By analyzing existing cross correlation between Franklin FTSE India and Simplify Exchange Traded, you can compare the effects of market volatilities on Franklin FTSE and Simplify Exchange and check how they will diversify away market risk if combined in the same portfolio for a given time horizon. You can also utilize pair trading strategies of matching a long position in Franklin FTSE with a short position of Simplify Exchange. Check out your portfolio center. Please also check ongoing floating volatility patterns of Franklin FTSE and Simplify Exchange.
Diversification Opportunities for Franklin FTSE and Simplify Exchange
0.97 | Correlation Coefficient |
Almost no diversification
The 3 months correlation between Franklin and Simplify is 0.97. Overlapping area represents the amount of risk that can be diversified away by holding Franklin FTSE India and Simplify Exchange Traded in the same portfolio, assuming nothing else is changed.

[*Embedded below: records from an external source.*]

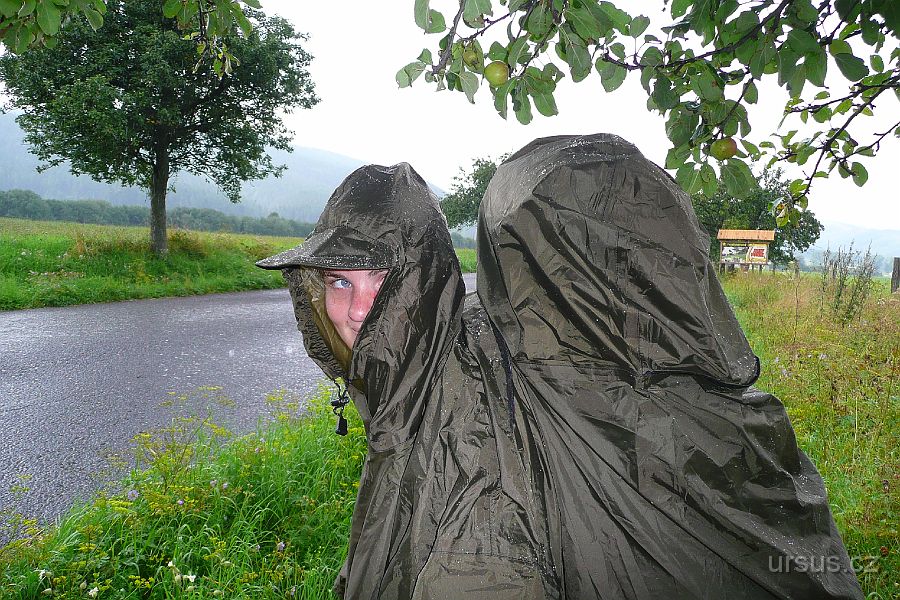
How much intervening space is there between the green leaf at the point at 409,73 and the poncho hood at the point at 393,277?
12.8 inches

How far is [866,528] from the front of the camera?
2805mm

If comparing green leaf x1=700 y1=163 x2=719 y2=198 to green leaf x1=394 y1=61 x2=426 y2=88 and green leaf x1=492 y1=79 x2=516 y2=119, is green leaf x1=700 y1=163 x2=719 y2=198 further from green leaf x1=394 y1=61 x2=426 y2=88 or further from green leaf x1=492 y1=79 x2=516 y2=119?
green leaf x1=394 y1=61 x2=426 y2=88

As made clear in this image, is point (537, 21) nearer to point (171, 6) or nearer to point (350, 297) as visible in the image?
point (350, 297)

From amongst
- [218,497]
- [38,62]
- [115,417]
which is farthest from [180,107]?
[218,497]

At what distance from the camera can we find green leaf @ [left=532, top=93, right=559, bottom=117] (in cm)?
158

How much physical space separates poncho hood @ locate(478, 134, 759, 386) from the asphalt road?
2.94 meters

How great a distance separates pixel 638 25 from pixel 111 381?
5.57 metres

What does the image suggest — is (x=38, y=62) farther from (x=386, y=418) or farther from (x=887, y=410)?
(x=887, y=410)

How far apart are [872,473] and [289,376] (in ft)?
16.5

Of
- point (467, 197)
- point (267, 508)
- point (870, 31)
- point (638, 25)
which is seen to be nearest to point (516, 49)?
point (638, 25)

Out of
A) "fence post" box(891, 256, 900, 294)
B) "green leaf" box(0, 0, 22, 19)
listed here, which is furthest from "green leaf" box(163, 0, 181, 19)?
"fence post" box(891, 256, 900, 294)

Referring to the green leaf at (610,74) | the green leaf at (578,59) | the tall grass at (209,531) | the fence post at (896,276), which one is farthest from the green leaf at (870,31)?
the fence post at (896,276)

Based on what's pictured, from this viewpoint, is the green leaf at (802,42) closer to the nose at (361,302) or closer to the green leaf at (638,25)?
the green leaf at (638,25)

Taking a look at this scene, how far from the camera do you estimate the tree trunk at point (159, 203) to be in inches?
509
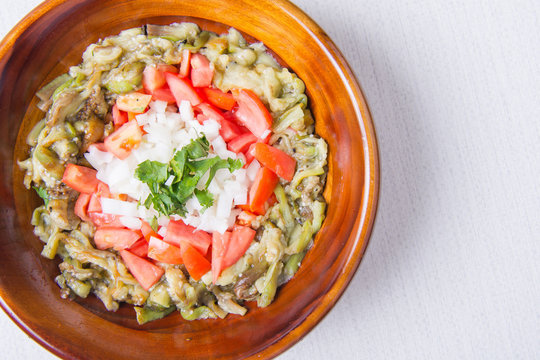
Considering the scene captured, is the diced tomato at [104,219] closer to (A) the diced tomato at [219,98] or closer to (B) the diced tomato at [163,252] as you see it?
(B) the diced tomato at [163,252]

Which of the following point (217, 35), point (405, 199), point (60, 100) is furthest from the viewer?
point (405, 199)

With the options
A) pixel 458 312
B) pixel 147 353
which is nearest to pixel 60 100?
pixel 147 353

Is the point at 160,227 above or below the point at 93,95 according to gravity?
below

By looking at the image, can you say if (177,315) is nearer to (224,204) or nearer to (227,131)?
(224,204)

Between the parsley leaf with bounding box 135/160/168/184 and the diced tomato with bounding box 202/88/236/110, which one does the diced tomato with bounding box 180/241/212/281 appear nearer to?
the parsley leaf with bounding box 135/160/168/184

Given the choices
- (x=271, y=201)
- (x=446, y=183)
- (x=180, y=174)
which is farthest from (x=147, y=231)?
(x=446, y=183)

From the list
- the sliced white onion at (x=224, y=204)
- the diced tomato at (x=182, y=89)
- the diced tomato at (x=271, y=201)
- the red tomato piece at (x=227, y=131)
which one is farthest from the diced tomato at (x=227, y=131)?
the diced tomato at (x=271, y=201)

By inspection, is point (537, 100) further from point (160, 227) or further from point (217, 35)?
point (160, 227)
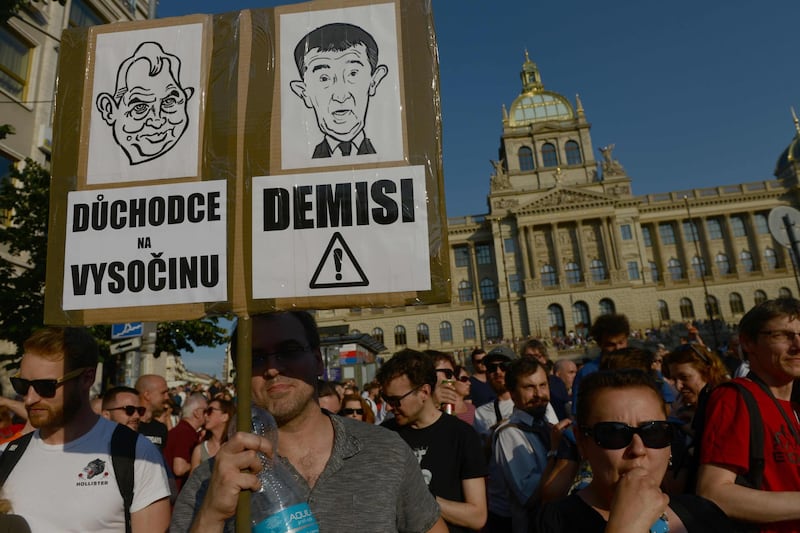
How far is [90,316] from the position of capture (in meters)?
2.04

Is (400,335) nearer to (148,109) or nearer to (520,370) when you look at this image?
(520,370)

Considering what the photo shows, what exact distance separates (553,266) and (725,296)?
59.5ft

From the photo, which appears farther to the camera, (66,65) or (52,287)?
(66,65)

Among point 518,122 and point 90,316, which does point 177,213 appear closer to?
point 90,316

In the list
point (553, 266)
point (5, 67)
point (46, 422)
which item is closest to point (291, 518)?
point (46, 422)

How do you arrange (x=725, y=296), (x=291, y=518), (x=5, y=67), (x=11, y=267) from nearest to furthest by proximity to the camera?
(x=291, y=518) < (x=11, y=267) < (x=5, y=67) < (x=725, y=296)

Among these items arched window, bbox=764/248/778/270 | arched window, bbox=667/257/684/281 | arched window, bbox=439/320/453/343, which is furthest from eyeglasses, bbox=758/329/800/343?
arched window, bbox=764/248/778/270

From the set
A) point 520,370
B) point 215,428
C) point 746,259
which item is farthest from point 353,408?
point 746,259

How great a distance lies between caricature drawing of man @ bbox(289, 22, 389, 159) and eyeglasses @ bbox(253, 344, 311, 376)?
2.42ft

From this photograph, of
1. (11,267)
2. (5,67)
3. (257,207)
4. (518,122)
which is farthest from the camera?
(518,122)

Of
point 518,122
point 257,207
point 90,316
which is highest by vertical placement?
point 518,122

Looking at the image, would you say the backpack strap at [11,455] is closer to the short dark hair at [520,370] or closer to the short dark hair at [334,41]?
the short dark hair at [334,41]

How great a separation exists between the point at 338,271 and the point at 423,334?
187ft

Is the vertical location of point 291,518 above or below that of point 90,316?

The correlation between historical prices or returns on Simplify Exchange Traded and Franklin FTSE is a relative statistical measure of the degree to which these equity instruments tend to move together. The correlation coefficient measures the extent to which returns on Franklin FTSE India are associated (or correlated) with Simplify Exchange. Values of the correlation coefficient range from -1 to +1, where. The correlation of zero (0) is possible when the price movement of Simplify Exchange Traded has no effect on the direction of Franklin FTSE i.e., Franklin FTSE and Simplify Exchange go up and down completely randomly.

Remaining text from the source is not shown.